- _Input rows_:
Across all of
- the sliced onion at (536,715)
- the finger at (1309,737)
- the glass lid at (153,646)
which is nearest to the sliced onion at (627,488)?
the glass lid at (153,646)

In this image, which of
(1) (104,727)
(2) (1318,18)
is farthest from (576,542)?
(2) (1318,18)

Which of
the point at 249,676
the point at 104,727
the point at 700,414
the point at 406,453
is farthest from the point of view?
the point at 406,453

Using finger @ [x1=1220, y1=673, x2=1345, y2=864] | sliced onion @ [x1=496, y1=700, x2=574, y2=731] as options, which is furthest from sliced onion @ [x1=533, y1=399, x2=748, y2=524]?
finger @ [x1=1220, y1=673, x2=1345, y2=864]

- _Short exercise_:
Print the whole listing above again, line for line and unchanged.

- _Worked answer_:
Across all of
- the sliced onion at (536,715)
- the finger at (1309,737)
- the glass lid at (153,646)
which is nearest to the sliced onion at (627,488)?
the glass lid at (153,646)

In this image, which of
(1) (104,727)
(2) (1318,18)
is farthest from (576,542)?
(2) (1318,18)

Which of
the point at 249,676
the point at 104,727
the point at 700,414
the point at 406,453
is farthest from the point of view?
the point at 406,453

Using finger @ [x1=1220, y1=673, x2=1345, y2=864] | sliced onion @ [x1=496, y1=700, x2=574, y2=731] as options, which is furthest from sliced onion @ [x1=533, y1=399, x2=748, y2=524]?
finger @ [x1=1220, y1=673, x2=1345, y2=864]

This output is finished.